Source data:
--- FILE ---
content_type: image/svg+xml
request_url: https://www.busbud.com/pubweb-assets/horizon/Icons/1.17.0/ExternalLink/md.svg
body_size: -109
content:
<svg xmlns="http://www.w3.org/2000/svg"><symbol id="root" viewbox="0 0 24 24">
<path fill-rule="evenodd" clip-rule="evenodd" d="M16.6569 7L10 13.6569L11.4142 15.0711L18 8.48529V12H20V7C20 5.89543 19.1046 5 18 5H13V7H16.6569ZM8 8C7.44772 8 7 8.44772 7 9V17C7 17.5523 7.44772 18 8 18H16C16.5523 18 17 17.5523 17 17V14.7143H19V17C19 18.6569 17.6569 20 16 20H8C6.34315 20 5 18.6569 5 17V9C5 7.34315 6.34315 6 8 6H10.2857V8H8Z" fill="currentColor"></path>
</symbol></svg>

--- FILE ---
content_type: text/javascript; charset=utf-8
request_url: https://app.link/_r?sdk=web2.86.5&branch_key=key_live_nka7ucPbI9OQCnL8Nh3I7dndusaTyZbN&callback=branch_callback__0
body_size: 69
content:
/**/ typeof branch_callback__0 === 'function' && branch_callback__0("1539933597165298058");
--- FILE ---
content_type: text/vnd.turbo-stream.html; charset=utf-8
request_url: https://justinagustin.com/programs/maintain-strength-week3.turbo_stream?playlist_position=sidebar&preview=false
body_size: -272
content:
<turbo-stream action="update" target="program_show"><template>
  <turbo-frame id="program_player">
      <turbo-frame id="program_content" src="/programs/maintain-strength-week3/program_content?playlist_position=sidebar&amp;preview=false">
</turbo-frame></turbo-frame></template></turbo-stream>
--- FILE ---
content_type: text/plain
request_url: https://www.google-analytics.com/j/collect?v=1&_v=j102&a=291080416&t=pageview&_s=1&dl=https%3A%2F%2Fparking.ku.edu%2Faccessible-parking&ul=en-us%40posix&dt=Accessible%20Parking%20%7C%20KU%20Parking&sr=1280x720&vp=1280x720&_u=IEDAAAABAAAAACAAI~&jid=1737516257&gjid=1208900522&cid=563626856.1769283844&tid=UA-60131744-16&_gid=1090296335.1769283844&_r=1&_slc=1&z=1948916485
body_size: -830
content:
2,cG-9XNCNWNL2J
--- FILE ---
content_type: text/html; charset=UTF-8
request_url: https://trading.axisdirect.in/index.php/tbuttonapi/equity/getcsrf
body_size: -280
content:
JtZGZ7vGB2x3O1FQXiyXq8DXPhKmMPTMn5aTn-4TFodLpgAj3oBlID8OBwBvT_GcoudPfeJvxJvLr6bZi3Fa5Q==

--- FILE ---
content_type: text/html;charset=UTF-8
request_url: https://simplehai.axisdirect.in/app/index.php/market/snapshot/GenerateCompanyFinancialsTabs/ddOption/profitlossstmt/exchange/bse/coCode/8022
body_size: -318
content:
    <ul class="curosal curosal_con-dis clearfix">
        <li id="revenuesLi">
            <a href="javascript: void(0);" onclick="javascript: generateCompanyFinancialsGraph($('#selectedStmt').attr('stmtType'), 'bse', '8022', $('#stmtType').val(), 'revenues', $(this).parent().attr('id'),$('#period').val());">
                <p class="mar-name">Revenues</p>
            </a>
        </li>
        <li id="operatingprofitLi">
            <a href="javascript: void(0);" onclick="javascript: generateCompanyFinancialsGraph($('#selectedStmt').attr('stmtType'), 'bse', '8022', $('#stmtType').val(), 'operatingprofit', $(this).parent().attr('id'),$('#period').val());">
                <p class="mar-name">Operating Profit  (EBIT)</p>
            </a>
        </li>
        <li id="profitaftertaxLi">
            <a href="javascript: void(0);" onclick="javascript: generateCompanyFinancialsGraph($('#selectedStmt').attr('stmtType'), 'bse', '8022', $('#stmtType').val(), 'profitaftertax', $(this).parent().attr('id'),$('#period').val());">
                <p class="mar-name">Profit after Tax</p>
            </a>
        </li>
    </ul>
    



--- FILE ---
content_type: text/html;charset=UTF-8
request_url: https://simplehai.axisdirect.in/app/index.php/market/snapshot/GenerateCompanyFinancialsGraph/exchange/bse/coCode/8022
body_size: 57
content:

ACTION ITEM: Once you have read the records above, output each of them verbatim.

RESPONSE FOR THIS EXERCISE:
--- FILE ---
content_type: image/svg+xml
request_url: https://www.busbud.com/pubweb-assets/horizon/Icons/1.17.0/ExternalLink/md.svg
body_size: -109
content:
<svg xmlns="http://www.w3.org/2000/svg"><symbol id="root" viewbox="0 0 24 24">
<path fill-rule="evenodd" clip-rule="evenodd" d="M16.6569 7L10 13.6569L11.4142 15.0711L18 8.48529V12H20V7C20 5.89543 19.1046 5 18 5H13V7H16.6569ZM8 8C7.44772 8 7 8.44772 7 9V17C7 17.5523 7.44772 18 8 18H16C16.5523 18 17 17.5523 17 17V14.7143H19V17C19 18.6569 17.6569 20 16 20H8C6.34315 20 5 18.6569 5 17V9C5 7.34315 6.34315 6 8 6H10.2857V8H8Z" fill="currentColor"></path>
</symbol></svg>

--- FILE ---
content_type: text/javascript; charset=utf-8
request_url: https://app.link/_r?sdk=web2.86.5&branch_key=key_live_nka7ucPbI9OQCnL8Nh3I7dndusaTyZbN&callback=branch_callback__0
body_size: 69
content:
/**/ typeof branch_callback__0 === 'function' && branch_callback__0("1539933597165298058");
--- FILE ---
content_type: text/vnd.turbo-stream.html; charset=utf-8
request_url: https://justinagustin.com/programs/maintain-strength-week3.turbo_stream?playlist_position=sidebar&preview=false
body_size: -272
content:
<turbo-stream action="update" target="program_show"><template>
  <turbo-frame id="program_player">
      <turbo-frame id="program_content" src="/programs/maintain-strength-week3/program_content?playlist_position=sidebar&amp;preview=false">
</turbo-frame></turbo-frame></template></turbo-stream>
--- FILE ---
content_type: text/plain
request_url: https://www.google-analytics.com/j/collect?v=1&_v=j102&a=291080416&t=pageview&_s=1&dl=https%3A%2F%2Fparking.ku.edu%2Faccessible-parking&ul=en-us%40posix&dt=Accessible%20Parking%20%7C%20KU%20Parking&sr=1280x720&vp=1280x720&_u=IEDAAAABAAAAACAAI~&jid=1737516257&gjid=1208900522&cid=563626856.1769283844&tid=UA-60131744-16&_gid=1090296335.1769283844&_r=1&_slc=1&z=1948916485
body_size: -830
content:
2,cG-9XNCNWNL2J
--- FILE ---
content_type: text/html; charset=UTF-8
request_url: https://trading.axisdirect.in/index.php/tbuttonapi/equity/getcsrf
body_size: -280
content:
JtZGZ7vGB2x3O1FQXiyXq8DXPhKmMPTMn5aTn-4TFodLpgAj3oBlID8OBwBvT_GcoudPfeJvxJvLr6bZi3Fa5Q==

--- FILE ---
content_type: text/html;charset=UTF-8
request_url: https://simplehai.axisdirect.in/app/index.php/market/snapshot/GenerateCompanyFinancialsTabs/ddOption/profitlossstmt/exchange/bse/coCode/8022
body_size: -318
content:
    <ul class="curosal curosal_con-dis clearfix">
        <li id="revenuesLi">
            <a href="javascript: void(0);" onclick="javascript: generateCompanyFinancialsGraph($('#selectedStmt').attr('stmtType'), 'bse', '8022', $('#stmtType').val(), 'revenues', $(this).parent().attr('id'),$('#period').val());">
                <p class="mar-name">Revenues</p>
            </a>
        </li>
        <li id="operatingprofitLi">
            <a href="javascript: void(0);" onclick="javascript: generateCompanyFinancialsGraph($('#selectedStmt').attr('stmtType'), 'bse', '8022', $('#stmtType').val(), 'operatingprofit', $(this).parent().attr('id'),$('#period').val());">
                <p class="mar-name">Operating Profit  (EBIT)</p>
            </a>
        </li>
        <li id="profitaftertaxLi">
            <a href="javascript: void(0);" onclick="javascript: generateCompanyFinancialsGraph($('#selectedStmt').attr('stmtType'), 'bse', '8022', $('#stmtType').val(), 'profitaftertax', $(this).parent().attr('id'),$('#period').val());">
                <p class="mar-name">Profit after Tax</p>
            </a>
        </li>
    </ul>
    



--- FILE ---
content_type: text/html;charset=UTF-8
request_url: https://simplehai.axisdirect.in/app/index.php/market/snapshot/GenerateCompanyFinancialsGraph/exchange/bse/coCode/8022
body_size: 57
content:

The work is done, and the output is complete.